La Russie a suspendu depuis le 1er février, et temporairement, ses importations de bovins et d’ovins vivants ainsi que de matériel génétique pour ces espèces (semences, embryons) en provenance d’Allemagne, des Pays-Bas, de Belgique, du Royaume-Uni et de France. Ces mesures de précaution prises en réponse à l’épizootie de Schmallenberg (1), ont donc été étendues au Royaume-Uni et à la France. Et le Kazakhstan a pris des mesures similaires : « 700 animaux commandés à la France » sont pour le moment bloqués car les convois d’animaux ne peuvent plus passer par la Russie, confirment les organisations professionnelles du pays. Une réunion est prévue à Moscou, le 6 février, pour entamer des discussions entre les services vétérinaires russes et ceux de l’UE. En 2011, au cours des 10 premier mois de l’année les exportations de bovins vivants vers la Russie ont atteint 26 millions d’euros pour les Pays-Bas, 15 millions d’euros pour l’Allemagne et 3 millions pour la France. Pour la Russie, coutumière de ce type de mesures, il sera néanmoins beaucoup plus difficile de mettre en place de telles restrictions une fois qu’elle aura officiellement intégré l’Organisation mondiale du commerce.

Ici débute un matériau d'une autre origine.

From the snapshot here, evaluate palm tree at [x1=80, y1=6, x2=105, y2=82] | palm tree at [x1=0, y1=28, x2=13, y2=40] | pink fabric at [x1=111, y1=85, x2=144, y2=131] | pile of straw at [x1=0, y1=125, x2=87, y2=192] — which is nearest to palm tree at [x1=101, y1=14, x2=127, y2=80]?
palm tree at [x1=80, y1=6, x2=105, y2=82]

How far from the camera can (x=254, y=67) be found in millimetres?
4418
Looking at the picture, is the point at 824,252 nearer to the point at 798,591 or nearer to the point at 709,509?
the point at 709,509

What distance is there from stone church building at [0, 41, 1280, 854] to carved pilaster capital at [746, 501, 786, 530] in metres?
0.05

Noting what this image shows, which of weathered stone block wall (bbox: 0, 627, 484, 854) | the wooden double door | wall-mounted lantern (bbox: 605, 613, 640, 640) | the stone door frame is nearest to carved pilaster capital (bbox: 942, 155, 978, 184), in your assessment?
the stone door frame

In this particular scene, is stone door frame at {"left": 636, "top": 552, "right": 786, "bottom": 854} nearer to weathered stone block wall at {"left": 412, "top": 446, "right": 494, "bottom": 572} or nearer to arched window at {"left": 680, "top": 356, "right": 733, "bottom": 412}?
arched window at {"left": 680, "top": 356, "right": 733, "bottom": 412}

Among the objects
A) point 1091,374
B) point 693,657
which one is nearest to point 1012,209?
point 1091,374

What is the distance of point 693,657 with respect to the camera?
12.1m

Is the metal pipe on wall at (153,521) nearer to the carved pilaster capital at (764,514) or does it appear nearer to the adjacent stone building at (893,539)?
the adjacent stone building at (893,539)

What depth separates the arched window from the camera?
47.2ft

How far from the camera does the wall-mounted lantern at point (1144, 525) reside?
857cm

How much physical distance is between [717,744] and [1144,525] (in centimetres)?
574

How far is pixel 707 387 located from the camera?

De nouveaux cas découverts en France et en Allemagne

En France, selon le ministère de l’agriculture, la dernière mise à jour du nombre de contaminations fait état de 29 élevages touchés. Au total, 10 départements français sont concernés, pour la plupart concentrés dans le nord-est du pays. En Allemagne, au 1er février, le nombre d’élevages contaminés est passé à 186 (contre une vingtaine lors de la précédente communication), selon l’institut Friedrich-Loeffer, en charge de suivre l’épizootie. Huit États régionaux y sont concernés.
Le virus de Schmallenberg appartient à la famille des orthobunyavirus. Ces virus « exotiques » sont connus en Asie, en Israël ou encore en Australie mais n’avaient pas encore été détectés en Europe. Comme pour l’épizootie de fièvre aphteuse en 2008, le foyer se situe en Europe du Nord. Les services européens soupçonnent certains grands ports de cette région de constituer une porte d’entrée pour ce type de maladie émergente.
L’Efsa (Autorité européenne de sécurité des aliments), qui a été chargée de mener une étude des risques liés à cette nouvelle maladie, a de nouveau rappelé que le virus n’est pas transmissible à l’homme et qu’il n’est pas contagieux d’un animal à l’autre. Lors du dernier Conseil agricole à Bruxelles, le 23 janvier, la Commission européenne a annoncé qu’elle réfléchissait à débloquer des fonds destinés à des recherches dans le domaine pour apporter son soutien aux Etats membres touchés.